Bush, Congress called slow to respond to global food crisis

Frank Chu, manager of San Tung Chinese restaurant, scoops a bowl of rice for customers Friday in San Francisco. U.S. rice futures have hit a record high amid global food inflation.

? The Bush administration and Congress have been caught flat-footed by rapidly escalating global food prices and are scrambling to respond to a crisis that they increasingly view as a threat to U.S. national security, according to government officials, congressional staffers and human rights experts.

The White House released $200 million in emergency wheat stores for developing countries last week, and Secretary of State Condoleezza Rice said the administration is planning “further steps to help ease the burden of rising food prices on the world’s neediest people.” Options include building more overseas storage facilities and roads to prevent food spoiling, and making the food crisis a top priority for the G-8 summit of industrialized nations in July, administration officials said.

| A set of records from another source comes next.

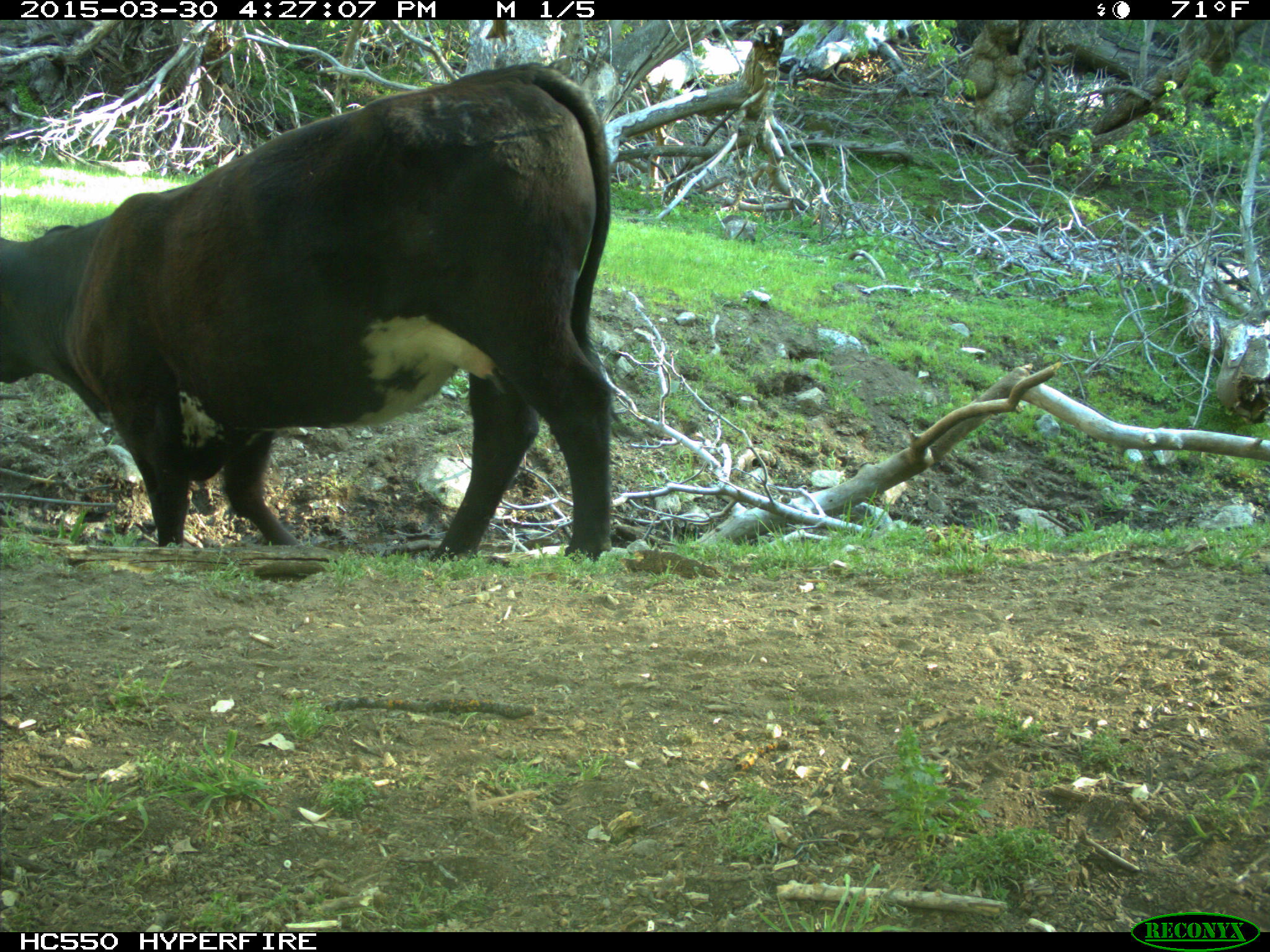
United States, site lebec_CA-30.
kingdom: Animalia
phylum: Chordata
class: Mammalia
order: Artiodactyla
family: Bovidae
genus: Bos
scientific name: Bos taurus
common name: domestic cow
Bos taurus (domestic cow).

Top Senate Democrats, meanwhile, are pressing the White House to devote more money to emergency food aid – up from $350 million to $550 million – as part of a supplemental Iraq war budget package.

But administration officials and legislative aides acknowledge that they have only recently begun to focus on the severity of the problem, and humanitarian groups fear that assistance from the United States, which already supplies about half of the world’s total food aid, may come too late to provide much benefit in the near term.

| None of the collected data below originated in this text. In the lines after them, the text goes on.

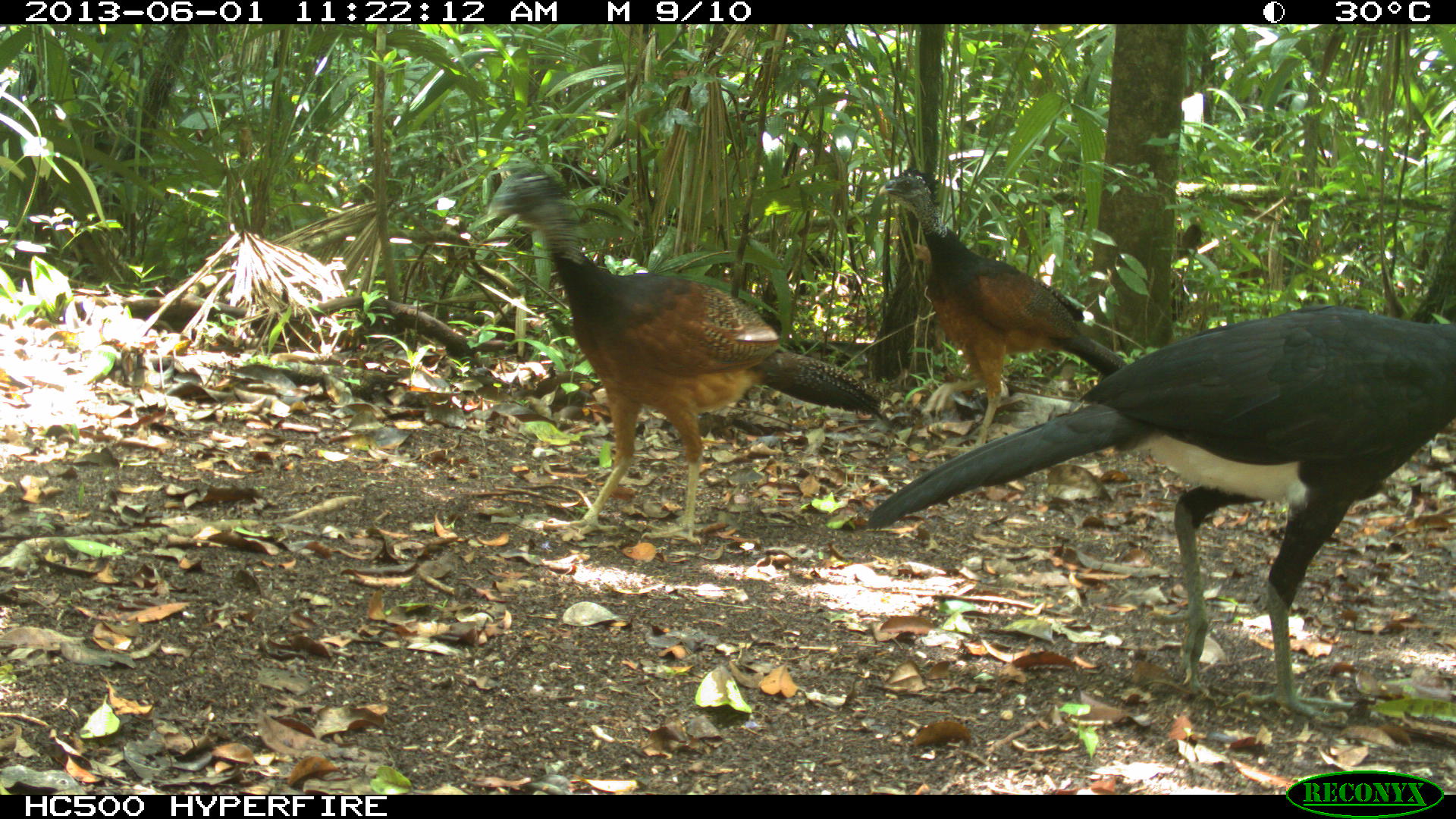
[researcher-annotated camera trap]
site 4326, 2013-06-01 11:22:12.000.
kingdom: Animalia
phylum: Chordata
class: Aves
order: Galliformes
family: Cracidae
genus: Crax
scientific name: Crax rubra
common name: great curassow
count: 3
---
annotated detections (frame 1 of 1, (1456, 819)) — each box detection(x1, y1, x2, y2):
crax rubra: detection(867, 304, 1456, 717); detection(465, 171, 882, 544); detection(876, 169, 1127, 453)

The mounting crisis, which has unseated Haitian Prime Minister Jacques Edouard Alexis and prompted riots throughout the developing world, provides a particular challenge for President Bush during his final months in office. Although Bush has received many positive reviews for his initiatives to combat HIV/AIDS and malaria, he is hobbled by dismal approval ratings and bitter relations with a Democratic Congress during a presidential election year.

One senior White House official, who spoke on the condition of anonymity because internal discussions were underway, said the crisis “is getting a lot of attention, not just at the White House but throughout the administration.”

“When you’ve got instability or rioting in the streets in Egypt and Haiti and Indonesia, that will garner significant attention,” the official said. “What we’re looking at is a combination of both short- and medium-to-long-term policy issues to address this.”

Prices for rice, corn, wheat and other food staples have skyrocketed in recent months, driven by record oil costs, severe droughts, the diversion of corn for ethanol use and rapidly growing demand in China and India, according to United Nations officials and other experts. In some of the poorest countries of Africa and Asia, where food costs can consume three-quarters of household income, prices have more than doubled in six months.

The escalating prices have sparked violent riots in more than a dozen nations, from Cameroon to Bangladesh to the Philippines. World Bank President Robert Zoellick warns that more than 30 nations are at risk of social unrest from the crisis and that at least 100 million additional people could be pushed into poverty in coming months.

The crisis has even spilled over into the United States, where Costco and other retailers have implemented limits on rice purchases. Sen. Charles Schumer, D-N.Y., has scheduled a hearing on the impact of rising food prices on U.S. families.

Some rice-growing countries, such as Vietnam and India, have blocked exports of the grain in an attempt to stabilize their domestic markets, further increasing pressure on global prices.